● **CHALLENGE**
Print the complete set of entries exactly.

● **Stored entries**
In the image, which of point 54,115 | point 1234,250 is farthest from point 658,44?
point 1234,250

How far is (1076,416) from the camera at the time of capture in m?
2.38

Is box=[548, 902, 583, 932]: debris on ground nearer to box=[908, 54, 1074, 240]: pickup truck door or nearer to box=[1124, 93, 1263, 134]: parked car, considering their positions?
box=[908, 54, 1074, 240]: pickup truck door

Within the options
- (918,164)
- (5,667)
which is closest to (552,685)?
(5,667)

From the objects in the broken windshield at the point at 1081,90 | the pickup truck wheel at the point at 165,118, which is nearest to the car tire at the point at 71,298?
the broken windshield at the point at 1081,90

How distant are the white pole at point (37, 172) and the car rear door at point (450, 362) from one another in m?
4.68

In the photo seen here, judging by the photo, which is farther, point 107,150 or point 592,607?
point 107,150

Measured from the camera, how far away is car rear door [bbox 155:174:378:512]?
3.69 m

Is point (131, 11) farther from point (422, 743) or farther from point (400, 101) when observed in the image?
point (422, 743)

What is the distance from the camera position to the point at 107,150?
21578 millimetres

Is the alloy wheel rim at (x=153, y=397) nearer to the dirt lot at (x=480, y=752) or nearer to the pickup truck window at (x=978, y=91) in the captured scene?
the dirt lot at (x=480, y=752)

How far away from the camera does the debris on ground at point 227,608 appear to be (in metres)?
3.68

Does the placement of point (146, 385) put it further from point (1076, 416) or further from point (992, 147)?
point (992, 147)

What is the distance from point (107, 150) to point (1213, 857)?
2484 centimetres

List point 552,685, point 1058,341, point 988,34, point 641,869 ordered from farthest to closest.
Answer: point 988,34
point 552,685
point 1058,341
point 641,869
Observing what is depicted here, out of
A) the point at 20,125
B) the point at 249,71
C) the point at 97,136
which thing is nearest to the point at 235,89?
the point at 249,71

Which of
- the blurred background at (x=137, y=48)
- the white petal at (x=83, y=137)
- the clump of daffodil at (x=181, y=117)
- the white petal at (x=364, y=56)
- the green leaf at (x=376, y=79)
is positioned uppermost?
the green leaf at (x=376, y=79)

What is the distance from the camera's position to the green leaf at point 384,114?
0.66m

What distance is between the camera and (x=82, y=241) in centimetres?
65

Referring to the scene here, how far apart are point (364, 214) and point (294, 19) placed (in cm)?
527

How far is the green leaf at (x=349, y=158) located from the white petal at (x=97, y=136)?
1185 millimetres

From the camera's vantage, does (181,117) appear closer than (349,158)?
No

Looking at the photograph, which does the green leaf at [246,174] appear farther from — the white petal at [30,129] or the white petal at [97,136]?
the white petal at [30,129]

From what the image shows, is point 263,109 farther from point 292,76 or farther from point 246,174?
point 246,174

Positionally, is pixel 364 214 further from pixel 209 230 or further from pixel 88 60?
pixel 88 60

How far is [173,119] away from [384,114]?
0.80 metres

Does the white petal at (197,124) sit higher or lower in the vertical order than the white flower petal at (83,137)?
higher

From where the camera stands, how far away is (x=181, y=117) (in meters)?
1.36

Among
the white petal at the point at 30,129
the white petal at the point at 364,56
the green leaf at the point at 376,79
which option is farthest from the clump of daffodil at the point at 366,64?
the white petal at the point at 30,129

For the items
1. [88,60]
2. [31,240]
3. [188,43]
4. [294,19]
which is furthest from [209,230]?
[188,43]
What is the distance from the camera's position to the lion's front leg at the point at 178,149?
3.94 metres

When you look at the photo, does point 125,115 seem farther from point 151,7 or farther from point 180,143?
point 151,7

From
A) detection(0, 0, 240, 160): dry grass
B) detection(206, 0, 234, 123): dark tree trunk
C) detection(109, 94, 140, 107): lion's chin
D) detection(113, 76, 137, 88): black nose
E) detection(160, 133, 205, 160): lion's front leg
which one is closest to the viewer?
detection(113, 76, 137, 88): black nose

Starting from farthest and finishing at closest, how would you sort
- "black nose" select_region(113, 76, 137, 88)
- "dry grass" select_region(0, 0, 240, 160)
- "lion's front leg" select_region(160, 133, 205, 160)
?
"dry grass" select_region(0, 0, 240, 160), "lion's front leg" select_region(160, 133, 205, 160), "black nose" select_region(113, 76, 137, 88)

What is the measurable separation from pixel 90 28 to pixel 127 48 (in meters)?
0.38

● **COMPLETED TASK**
In the image, which of point 54,115 | point 1234,250 is farthest from point 658,44?
point 1234,250

How far is (1076,416) from the camera at the time of capture in m?
2.38

Is box=[548, 902, 583, 932]: debris on ground nearer to box=[908, 54, 1074, 240]: pickup truck door or nearer to box=[1124, 93, 1263, 134]: parked car, considering their positions?
box=[908, 54, 1074, 240]: pickup truck door

Within the options
- (918,164)
- (5,667)
which is closest to (552,685)?
(5,667)

From the objects in the broken windshield at the point at 1081,90 | the pickup truck wheel at the point at 165,118, which is nearest to the car tire at the point at 71,298?
the broken windshield at the point at 1081,90

How distant are the white pole at point (37, 172) and the car rear door at point (450, 362) from one another in m?
4.68

In the photo seen here, judging by the photo, which is farther, point 107,150 or point 592,607?
point 107,150

Measured from the camera, how far away is car rear door [bbox 155:174:378:512]?
3.69 m

Is point (131, 11) farther from point (422, 743) or farther from point (400, 101) when observed in the image?
point (422, 743)

What is the distance from the camera position to the point at 107,150?
21578 millimetres

Is the alloy wheel rim at (x=153, y=397) nearer to the dirt lot at (x=480, y=752) or nearer to the pickup truck window at (x=978, y=91) in the captured scene?
the dirt lot at (x=480, y=752)

How far away from the camera does the debris on ground at point 227,608 appear to be (in metres)?
3.68

Does the placement of point (146, 385) put it further from point (1076, 416) or further from point (992, 147)?
point (992, 147)

What is the distance from point (107, 150) to point (1213, 857)?
2484 centimetres

List point 552,685, point 1058,341, point 988,34, point 641,869 ordered from farthest to closest.
Answer: point 988,34
point 552,685
point 1058,341
point 641,869
Observing what is depicted here, out of
A) the point at 20,125
B) the point at 249,71
C) the point at 97,136
which thing is nearest to the point at 235,89?
the point at 249,71

Which of
- the blurred background at (x=137, y=48)
- the white petal at (x=83, y=137)
- the clump of daffodil at (x=181, y=117)
- the white petal at (x=364, y=56)
- the green leaf at (x=376, y=79)
is positioned uppermost?
the green leaf at (x=376, y=79)

What is the distance from the camera's position to the green leaf at point 384,114?
0.66m

What distance is between the camera and (x=82, y=241) in centimetres?
65

Referring to the scene here, how far apart are point (364, 214) and point (294, 19) placed (in cm)?
527

How far is the green leaf at (x=349, y=158) located from the white petal at (x=97, y=136)?
1185 millimetres

From the camera's vantage, does (181,117) appear closer than (349,158)?
No

Looking at the photograph, which does the green leaf at [246,174] appear farther from — the white petal at [30,129] or the white petal at [97,136]?
the white petal at [30,129]

From what the image shows, is point 263,109 farther from point 292,76 or farther from point 246,174?
point 246,174

Positionally, is pixel 364 214 further from pixel 209 230 or further from pixel 88 60?
pixel 88 60

How far is [173,119] away from [384,114]?
0.80 metres

Does the white petal at (197,124) sit higher or lower in the vertical order than the white flower petal at (83,137)?
higher

From where the camera stands, how far away is (x=181, y=117) (in meters)?
1.36

Among
the white petal at the point at 30,129
the white petal at the point at 364,56
the green leaf at the point at 376,79
which option is farthest from the clump of daffodil at the point at 366,64?
the white petal at the point at 30,129

For the items
1. [88,60]
2. [31,240]
3. [188,43]
4. [294,19]
which is furthest from [209,230]?
[188,43]
What is the distance from the camera's position to the lion's front leg at the point at 178,149?
3.94 metres

When you look at the photo, does point 125,115 seem farther from point 151,7 or farther from point 180,143?
point 151,7

From
A) detection(0, 0, 240, 160): dry grass
B) detection(206, 0, 234, 123): dark tree trunk
C) detection(109, 94, 140, 107): lion's chin
D) detection(113, 76, 137, 88): black nose
E) detection(160, 133, 205, 160): lion's front leg
which one is closest to the viewer?
detection(113, 76, 137, 88): black nose

Starting from farthest and finishing at closest, how would you sort
- "black nose" select_region(113, 76, 137, 88)
- "dry grass" select_region(0, 0, 240, 160)
- "lion's front leg" select_region(160, 133, 205, 160)
?
"dry grass" select_region(0, 0, 240, 160), "lion's front leg" select_region(160, 133, 205, 160), "black nose" select_region(113, 76, 137, 88)

What is the measurable separation from pixel 90 28 to pixel 127 48 (in meters)?
0.38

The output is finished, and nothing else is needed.